## Written task
Rewrite the records with "mount fuji" replaced by "Mount Fuji" and everything else unchanged. Leave the pictures out of your answer.

(Image and question records)
═══
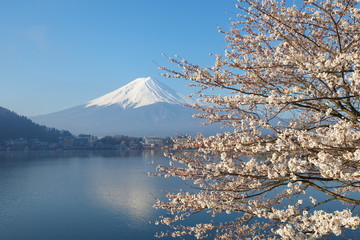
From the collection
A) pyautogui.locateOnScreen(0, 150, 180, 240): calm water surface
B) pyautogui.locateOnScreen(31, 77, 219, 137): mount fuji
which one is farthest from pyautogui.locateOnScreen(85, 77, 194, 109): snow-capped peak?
pyautogui.locateOnScreen(0, 150, 180, 240): calm water surface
═══
## Solution to this exercise
From the collection
A) pyautogui.locateOnScreen(0, 150, 180, 240): calm water surface
B) pyautogui.locateOnScreen(31, 77, 219, 137): Mount Fuji
which one is farthest from pyautogui.locateOnScreen(85, 77, 194, 109): snow-capped peak?
pyautogui.locateOnScreen(0, 150, 180, 240): calm water surface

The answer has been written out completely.